# What to do
Would you write out the listing verbatim and skip every picture in it?

# Collected material

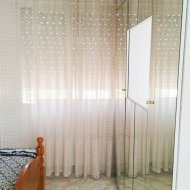 Resale - Townhouse -
Torrevieja - La Siesta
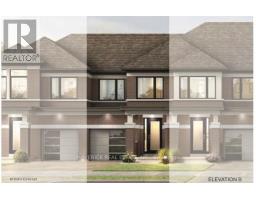 535 GILLESPIE STREET - 4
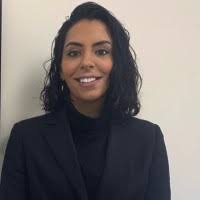 Jasmine Panah Email & Phone Number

# Response to the exercise
 Resale - Townhouse -
Torrevieja - La Siesta
 535 GILLESPIE STREET - 4
 Jasmine Panah Email & Phone Number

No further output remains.